The task = Take the entries below and print all of them exactly, please.

Records of scene-based questions

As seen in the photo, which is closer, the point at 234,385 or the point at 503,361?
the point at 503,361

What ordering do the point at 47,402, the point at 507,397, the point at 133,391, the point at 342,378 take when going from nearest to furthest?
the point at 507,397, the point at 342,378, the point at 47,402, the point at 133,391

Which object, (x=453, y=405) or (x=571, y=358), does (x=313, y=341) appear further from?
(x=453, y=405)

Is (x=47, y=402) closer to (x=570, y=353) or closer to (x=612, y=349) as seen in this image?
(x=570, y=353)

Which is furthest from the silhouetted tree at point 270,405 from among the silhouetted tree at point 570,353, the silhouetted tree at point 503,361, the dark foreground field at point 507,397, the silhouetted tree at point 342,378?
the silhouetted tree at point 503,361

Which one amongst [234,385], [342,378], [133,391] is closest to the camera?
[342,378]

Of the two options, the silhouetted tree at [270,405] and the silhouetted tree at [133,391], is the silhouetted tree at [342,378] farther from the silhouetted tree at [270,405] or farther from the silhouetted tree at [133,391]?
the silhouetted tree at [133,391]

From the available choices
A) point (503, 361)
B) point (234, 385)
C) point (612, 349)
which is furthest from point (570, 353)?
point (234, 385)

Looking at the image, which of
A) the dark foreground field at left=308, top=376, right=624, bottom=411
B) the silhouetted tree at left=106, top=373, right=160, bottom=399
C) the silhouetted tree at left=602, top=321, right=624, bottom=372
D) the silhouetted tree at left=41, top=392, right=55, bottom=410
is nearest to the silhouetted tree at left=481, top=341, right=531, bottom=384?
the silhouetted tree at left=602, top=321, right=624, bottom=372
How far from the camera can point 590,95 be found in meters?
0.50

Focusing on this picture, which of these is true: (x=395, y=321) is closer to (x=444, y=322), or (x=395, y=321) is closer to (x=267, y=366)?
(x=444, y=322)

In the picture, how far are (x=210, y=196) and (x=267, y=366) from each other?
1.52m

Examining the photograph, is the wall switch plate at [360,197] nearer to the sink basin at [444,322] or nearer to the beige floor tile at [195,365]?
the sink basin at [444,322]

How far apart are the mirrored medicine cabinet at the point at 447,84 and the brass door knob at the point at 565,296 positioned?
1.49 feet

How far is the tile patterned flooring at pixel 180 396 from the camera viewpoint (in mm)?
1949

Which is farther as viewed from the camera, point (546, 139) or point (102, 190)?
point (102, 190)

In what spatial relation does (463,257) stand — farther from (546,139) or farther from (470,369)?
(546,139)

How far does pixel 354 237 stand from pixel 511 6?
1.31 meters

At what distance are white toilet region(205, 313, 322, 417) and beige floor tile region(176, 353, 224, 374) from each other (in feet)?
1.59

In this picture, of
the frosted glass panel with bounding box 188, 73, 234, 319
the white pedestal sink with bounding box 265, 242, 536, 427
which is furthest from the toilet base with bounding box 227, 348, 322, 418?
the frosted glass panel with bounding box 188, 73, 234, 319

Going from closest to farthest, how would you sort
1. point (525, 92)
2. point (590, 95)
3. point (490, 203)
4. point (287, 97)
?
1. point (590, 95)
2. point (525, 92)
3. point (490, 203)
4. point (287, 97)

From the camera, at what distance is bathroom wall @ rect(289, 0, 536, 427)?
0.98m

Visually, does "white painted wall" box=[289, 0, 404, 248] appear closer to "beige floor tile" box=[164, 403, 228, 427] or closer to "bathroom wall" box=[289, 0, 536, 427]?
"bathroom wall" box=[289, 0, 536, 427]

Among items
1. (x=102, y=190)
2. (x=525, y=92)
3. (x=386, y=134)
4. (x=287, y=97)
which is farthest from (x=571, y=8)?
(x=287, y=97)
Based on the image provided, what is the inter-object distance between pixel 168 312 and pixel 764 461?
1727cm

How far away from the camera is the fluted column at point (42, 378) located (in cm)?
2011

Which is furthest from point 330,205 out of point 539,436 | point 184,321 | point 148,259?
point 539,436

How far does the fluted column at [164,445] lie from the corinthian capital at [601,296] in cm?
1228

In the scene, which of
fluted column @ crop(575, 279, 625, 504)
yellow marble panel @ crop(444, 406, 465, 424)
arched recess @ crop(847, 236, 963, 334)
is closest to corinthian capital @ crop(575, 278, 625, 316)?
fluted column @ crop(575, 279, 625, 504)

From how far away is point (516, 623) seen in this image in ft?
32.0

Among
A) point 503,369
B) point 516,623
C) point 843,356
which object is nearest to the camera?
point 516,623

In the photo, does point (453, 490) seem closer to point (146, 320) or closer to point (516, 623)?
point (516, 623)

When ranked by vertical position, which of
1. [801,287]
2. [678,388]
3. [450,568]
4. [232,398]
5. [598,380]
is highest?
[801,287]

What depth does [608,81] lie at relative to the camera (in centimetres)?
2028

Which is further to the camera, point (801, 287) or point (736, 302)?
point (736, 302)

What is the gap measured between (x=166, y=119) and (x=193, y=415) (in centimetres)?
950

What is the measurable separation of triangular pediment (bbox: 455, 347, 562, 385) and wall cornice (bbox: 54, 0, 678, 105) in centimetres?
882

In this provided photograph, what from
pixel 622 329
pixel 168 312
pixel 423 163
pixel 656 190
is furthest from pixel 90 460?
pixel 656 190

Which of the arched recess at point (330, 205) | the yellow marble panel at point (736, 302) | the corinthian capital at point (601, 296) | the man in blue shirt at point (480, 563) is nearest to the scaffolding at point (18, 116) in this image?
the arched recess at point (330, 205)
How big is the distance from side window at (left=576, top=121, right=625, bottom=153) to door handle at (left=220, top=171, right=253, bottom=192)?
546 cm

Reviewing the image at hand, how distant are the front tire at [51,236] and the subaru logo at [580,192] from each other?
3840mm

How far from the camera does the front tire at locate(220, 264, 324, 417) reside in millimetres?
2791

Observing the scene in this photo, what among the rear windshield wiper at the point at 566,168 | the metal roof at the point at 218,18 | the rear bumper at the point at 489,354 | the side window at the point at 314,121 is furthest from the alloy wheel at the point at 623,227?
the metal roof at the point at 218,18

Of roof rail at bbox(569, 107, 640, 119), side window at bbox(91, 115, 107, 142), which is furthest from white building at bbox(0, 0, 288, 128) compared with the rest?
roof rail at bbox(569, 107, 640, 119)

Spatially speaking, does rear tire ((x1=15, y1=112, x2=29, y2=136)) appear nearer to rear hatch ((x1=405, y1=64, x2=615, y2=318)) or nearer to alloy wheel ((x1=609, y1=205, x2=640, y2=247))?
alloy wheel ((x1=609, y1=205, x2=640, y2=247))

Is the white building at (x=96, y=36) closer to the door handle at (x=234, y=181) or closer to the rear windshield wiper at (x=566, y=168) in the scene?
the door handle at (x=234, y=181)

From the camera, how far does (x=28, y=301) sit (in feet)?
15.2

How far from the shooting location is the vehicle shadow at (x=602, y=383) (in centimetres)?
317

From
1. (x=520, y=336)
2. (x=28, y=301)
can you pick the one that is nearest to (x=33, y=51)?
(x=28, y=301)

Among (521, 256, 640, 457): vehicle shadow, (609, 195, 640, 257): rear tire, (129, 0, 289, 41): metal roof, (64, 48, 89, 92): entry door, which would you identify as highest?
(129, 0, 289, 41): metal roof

Expected output =
As seen in the photo, which is closer, the point at 234,385 or the point at 503,361?
the point at 503,361

What ordering do the point at 47,402, the point at 507,397, the point at 133,391, the point at 342,378 take when going from nearest to furthest?
the point at 507,397, the point at 342,378, the point at 47,402, the point at 133,391

Which object, (x=453, y=405) or (x=571, y=358), does (x=313, y=341) appear further from?
(x=453, y=405)

Is (x=47, y=402) closer to (x=570, y=353) or closer to (x=612, y=349) as seen in this image?
(x=570, y=353)

Which is furthest from the silhouetted tree at point 270,405 from among the silhouetted tree at point 570,353, the silhouetted tree at point 503,361, the dark foreground field at point 507,397, the silhouetted tree at point 342,378?
the silhouetted tree at point 503,361

Which one amongst [234,385], [342,378], [133,391] is closest to the camera?
[342,378]

Of the two options, the silhouetted tree at [270,405] and the silhouetted tree at [133,391], is the silhouetted tree at [342,378] farther from the silhouetted tree at [270,405] or farther from the silhouetted tree at [133,391]?
the silhouetted tree at [133,391]

From the available choices
A) point (503, 361)
B) point (234, 385)
C) point (612, 349)
which is furthest from point (570, 353)?
point (234, 385)

Looking at the image, which of
A) the dark foreground field at left=308, top=376, right=624, bottom=411
B) the silhouetted tree at left=106, top=373, right=160, bottom=399
C) the silhouetted tree at left=602, top=321, right=624, bottom=372
D) the silhouetted tree at left=41, top=392, right=55, bottom=410
is nearest to the silhouetted tree at left=481, top=341, right=531, bottom=384?
the silhouetted tree at left=602, top=321, right=624, bottom=372
How far from the camera can point 590,95 be found in meters?
0.50

Focusing on this picture, which of these is true: (x=395, y=321) is closer to (x=444, y=322), or (x=395, y=321) is closer to (x=267, y=366)?
(x=444, y=322)

In the picture, how far are (x=210, y=196) and (x=267, y=366) from each other?
1.52m

Examining the photograph, is the wall switch plate at [360,197] nearer to the sink basin at [444,322] or nearer to the beige floor tile at [195,365]?
the sink basin at [444,322]

How far apart are the mirrored medicine cabinet at the point at 447,84 and the brass door knob at the point at 565,296 positioned?
1.49 feet

How far is the tile patterned flooring at pixel 180 396 from the camera viewpoint (in mm)?
1949

Which is farther as viewed from the camera, point (546, 139) or point (102, 190)?
point (102, 190)

In what spatial relation does (463,257) stand — farther from (546,139) or farther from (470,369)?
(546,139)

How far does pixel 354 237 stand from pixel 511 6?
1.31 meters

At what distance are white toilet region(205, 313, 322, 417) and beige floor tile region(176, 353, 224, 374) from each other (in feet)?
1.59

In this picture, of
the frosted glass panel with bounding box 188, 73, 234, 319
the white pedestal sink with bounding box 265, 242, 536, 427
which is furthest from the toilet base with bounding box 227, 348, 322, 418?
the frosted glass panel with bounding box 188, 73, 234, 319

Going from closest to farthest, how would you sort
1. point (525, 92)
2. point (590, 95)
3. point (490, 203)
4. point (287, 97)
?
1. point (590, 95)
2. point (525, 92)
3. point (490, 203)
4. point (287, 97)

From the camera, at what distance is bathroom wall @ rect(289, 0, 536, 427)?
0.98m

Visually, does "white painted wall" box=[289, 0, 404, 248] appear closer to "beige floor tile" box=[164, 403, 228, 427] or closer to "bathroom wall" box=[289, 0, 536, 427]?
"bathroom wall" box=[289, 0, 536, 427]

Among items
1. (x=102, y=190)
2. (x=525, y=92)
3. (x=386, y=134)
4. (x=287, y=97)
which is farthest from (x=571, y=8)?
(x=287, y=97)
Based on the image provided, what is the inter-object distance between pixel 168 312 and pixel 764 461?
1727cm

How far away from the camera is the fluted column at point (42, 378) located (in cm)?
2011

Which is furthest from point 330,205 out of point 539,436 | point 184,321 | point 148,259?
point 539,436

How far does the fluted column at [164,445] lie from the corinthian capital at [601,296] in cm?
1228

In the scene, which of
fluted column @ crop(575, 279, 625, 504)
yellow marble panel @ crop(444, 406, 465, 424)
arched recess @ crop(847, 236, 963, 334)
is closest to corinthian capital @ crop(575, 278, 625, 316)?
fluted column @ crop(575, 279, 625, 504)

From how far away is point (516, 623) seen in this image in ft?
32.0

Among
A) point 503,369
B) point 516,623
C) point 843,356
which object is nearest to the camera?
point 516,623

In the photo, does point (453, 490) seem closer to point (146, 320) or closer to point (516, 623)?
point (516, 623)

When ranked by vertical position, which of
1. [801,287]
2. [678,388]
3. [450,568]
4. [232,398]
5. [598,380]
is highest?
[801,287]

What depth does [608,81] lie at relative to the camera (in centimetres)?
2028

Which is further to the camera, point (801, 287) or point (736, 302)?
point (736, 302)

What is the gap measured between (x=166, y=119) and (x=193, y=415) (in centimetres)?
950

What is the measurable separation of triangular pediment (bbox: 455, 347, 562, 385) and wall cornice (bbox: 54, 0, 678, 105) in centimetres?
882

In this provided photograph, what from
pixel 622 329
pixel 168 312
pixel 423 163
pixel 656 190
is furthest from pixel 90 460?
pixel 656 190

Which of the arched recess at point (330, 205) | the yellow marble panel at point (736, 302) | the corinthian capital at point (601, 296) | the man in blue shirt at point (480, 563) is nearest to the scaffolding at point (18, 116) in this image?
the arched recess at point (330, 205)
How big is the distance from side window at (left=576, top=121, right=625, bottom=153) to door handle at (left=220, top=171, right=253, bottom=192)?
546 cm

Reviewing the image at hand, how distant are the front tire at [51,236] and the subaru logo at [580,192] from each other?
3840mm

How far from the camera does the front tire at locate(220, 264, 324, 417) reside in millimetres?
2791

Observing the scene in this photo, what among the rear windshield wiper at the point at 566,168 | the metal roof at the point at 218,18 | the rear bumper at the point at 489,354 | the side window at the point at 314,121 is furthest from the alloy wheel at the point at 623,227?
the metal roof at the point at 218,18

Of roof rail at bbox(569, 107, 640, 119), side window at bbox(91, 115, 107, 142), which is furthest from white building at bbox(0, 0, 288, 128) compared with the rest?
roof rail at bbox(569, 107, 640, 119)

Spatially speaking, does rear tire ((x1=15, y1=112, x2=29, y2=136)) appear nearer to rear hatch ((x1=405, y1=64, x2=615, y2=318)) or nearer to alloy wheel ((x1=609, y1=205, x2=640, y2=247))?
alloy wheel ((x1=609, y1=205, x2=640, y2=247))

Is the white building at (x=96, y=36) closer to the door handle at (x=234, y=181) or closer to the rear windshield wiper at (x=566, y=168) in the scene?
the door handle at (x=234, y=181)

From the camera, how far does (x=28, y=301) sit (in feet)?
15.2

How far from the shooting location is the vehicle shadow at (x=602, y=383) (in centimetres)?
317

From
1. (x=520, y=336)
2. (x=28, y=301)
can you pick the one that is nearest to (x=33, y=51)?
(x=28, y=301)

Among (521, 256, 640, 457): vehicle shadow, (609, 195, 640, 257): rear tire, (129, 0, 289, 41): metal roof, (64, 48, 89, 92): entry door, which would you identify as highest?
(129, 0, 289, 41): metal roof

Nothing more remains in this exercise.